> [Brief]
Lines before the one containing "aftonbladet_sport-20230305_000_00_00_003.pdf" are excluded; print that line and every line after it through the end of the material below, exactly.

> [Records for processing]
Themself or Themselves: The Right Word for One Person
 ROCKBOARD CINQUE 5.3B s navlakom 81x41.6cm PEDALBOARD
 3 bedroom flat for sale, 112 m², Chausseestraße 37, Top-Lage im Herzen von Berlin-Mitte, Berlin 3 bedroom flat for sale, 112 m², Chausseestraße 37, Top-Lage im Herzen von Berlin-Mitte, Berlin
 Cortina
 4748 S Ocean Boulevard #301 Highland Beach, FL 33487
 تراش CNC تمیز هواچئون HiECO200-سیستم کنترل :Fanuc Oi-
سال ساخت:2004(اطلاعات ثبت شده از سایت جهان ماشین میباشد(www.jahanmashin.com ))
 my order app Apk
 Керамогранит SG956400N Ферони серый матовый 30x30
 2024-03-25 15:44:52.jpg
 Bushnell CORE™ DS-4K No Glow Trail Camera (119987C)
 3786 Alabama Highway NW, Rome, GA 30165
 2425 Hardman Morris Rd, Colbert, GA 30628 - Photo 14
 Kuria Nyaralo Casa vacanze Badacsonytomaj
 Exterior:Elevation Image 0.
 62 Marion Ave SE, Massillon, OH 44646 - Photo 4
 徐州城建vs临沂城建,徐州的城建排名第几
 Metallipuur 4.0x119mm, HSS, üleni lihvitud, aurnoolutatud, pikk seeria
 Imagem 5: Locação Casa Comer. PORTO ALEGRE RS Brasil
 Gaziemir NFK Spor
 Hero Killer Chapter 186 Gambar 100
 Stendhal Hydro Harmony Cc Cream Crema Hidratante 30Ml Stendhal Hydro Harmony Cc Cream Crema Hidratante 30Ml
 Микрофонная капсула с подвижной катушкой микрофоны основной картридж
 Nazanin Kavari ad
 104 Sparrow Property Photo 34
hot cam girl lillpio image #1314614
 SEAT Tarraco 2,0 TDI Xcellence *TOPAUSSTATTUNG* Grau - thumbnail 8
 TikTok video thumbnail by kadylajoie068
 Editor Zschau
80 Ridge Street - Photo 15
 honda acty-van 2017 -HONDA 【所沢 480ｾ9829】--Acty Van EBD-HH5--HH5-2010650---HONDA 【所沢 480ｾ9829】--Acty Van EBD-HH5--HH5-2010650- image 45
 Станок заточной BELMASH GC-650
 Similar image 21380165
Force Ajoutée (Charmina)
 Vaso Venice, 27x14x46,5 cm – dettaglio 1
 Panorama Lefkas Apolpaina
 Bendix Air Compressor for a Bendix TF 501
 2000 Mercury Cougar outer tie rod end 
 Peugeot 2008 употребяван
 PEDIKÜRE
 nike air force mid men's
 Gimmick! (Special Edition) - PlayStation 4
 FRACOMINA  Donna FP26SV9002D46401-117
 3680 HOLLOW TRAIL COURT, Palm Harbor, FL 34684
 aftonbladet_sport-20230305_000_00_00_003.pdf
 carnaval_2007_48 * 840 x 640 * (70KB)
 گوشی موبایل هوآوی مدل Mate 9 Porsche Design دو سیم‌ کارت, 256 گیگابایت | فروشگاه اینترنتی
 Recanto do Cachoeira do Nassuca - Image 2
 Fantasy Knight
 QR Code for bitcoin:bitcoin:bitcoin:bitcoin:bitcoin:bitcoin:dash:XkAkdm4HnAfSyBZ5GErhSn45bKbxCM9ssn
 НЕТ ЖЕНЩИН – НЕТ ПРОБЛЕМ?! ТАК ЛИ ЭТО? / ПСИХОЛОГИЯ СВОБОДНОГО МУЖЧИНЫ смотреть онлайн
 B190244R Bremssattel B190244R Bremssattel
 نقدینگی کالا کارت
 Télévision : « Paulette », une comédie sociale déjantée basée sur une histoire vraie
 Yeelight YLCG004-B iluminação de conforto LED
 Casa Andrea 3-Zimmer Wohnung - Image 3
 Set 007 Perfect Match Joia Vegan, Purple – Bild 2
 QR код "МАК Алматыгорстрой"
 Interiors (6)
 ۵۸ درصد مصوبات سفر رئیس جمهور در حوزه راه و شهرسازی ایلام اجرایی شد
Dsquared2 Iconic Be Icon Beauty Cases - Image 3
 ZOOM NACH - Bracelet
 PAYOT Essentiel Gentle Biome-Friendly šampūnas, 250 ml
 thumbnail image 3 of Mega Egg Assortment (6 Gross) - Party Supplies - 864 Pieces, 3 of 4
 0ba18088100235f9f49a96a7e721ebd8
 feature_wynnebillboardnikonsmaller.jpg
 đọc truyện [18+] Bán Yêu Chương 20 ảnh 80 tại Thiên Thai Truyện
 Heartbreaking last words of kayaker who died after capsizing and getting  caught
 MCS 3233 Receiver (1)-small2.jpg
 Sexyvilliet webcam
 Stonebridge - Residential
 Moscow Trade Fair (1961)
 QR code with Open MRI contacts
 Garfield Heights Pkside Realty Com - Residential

> [Reply to the exercise]
 aftonbladet_sport-20230305_000_00_00_003.pdf
 carnaval_2007_48 * 840 x 640 * (70KB)
 گوشی موبایل هوآوی مدل Mate 9 Porsche Design دو سیم‌ کارت, 256 گیگابایت | فروشگاه اینترنتی
 Recanto do Cachoeira do Nassuca - Image 2
 Fantasy Knight
 QR Code for bitcoin:bitcoin:bitcoin:bitcoin:bitcoin:bitcoin:dash:XkAkdm4HnAfSyBZ5GErhSn45bKbxCM9ssn
 НЕТ ЖЕНЩИН – НЕТ ПРОБЛЕМ?! ТАК ЛИ ЭТО? / ПСИХОЛОГИЯ СВОБОДНОГО МУЖЧИНЫ смотреть онлайн
 B190244R Bremssattel B190244R Bremssattel
 نقدینگی کالا کارت
 Télévision : « Paulette », une comédie sociale déjantée basée sur une histoire vraie
 Yeelight YLCG004-B iluminação de conforto LED
 Casa Andrea 3-Zimmer Wohnung - Image 3
 Set 007 Perfect Match Joia Vegan, Purple – Bild 2
 QR код "МАК Алматыгорстрой"
 Interiors (6)
 ۵۸ درصد مصوبات سفر رئیس جمهور در حوزه راه و شهرسازی ایلام اجرایی شد
Dsquared2 Iconic Be Icon Beauty Cases - Image 3
 ZOOM NACH - Bracelet
 PAYOT Essentiel Gentle Biome-Friendly šampūnas, 250 ml
 thumbnail image 3 of Mega Egg Assortment (6 Gross) - Party Supplies - 864 Pieces, 3 of 4
 0ba18088100235f9f49a96a7e721ebd8
 feature_wynnebillboardnikonsmaller.jpg
 đọc truyện [18+] Bán Yêu Chương 20 ảnh 80 tại Thiên Thai Truyện
 Heartbreaking last words of kayaker who died after capsizing and getting  caught
 MCS 3233 Receiver (1)-small2.jpg
 Sexyvilliet webcam
 Stonebridge - Residential
 Moscow Trade Fair (1961)
 QR code with Open MRI contacts
 Garfield Heights Pkside Realty Com - Residential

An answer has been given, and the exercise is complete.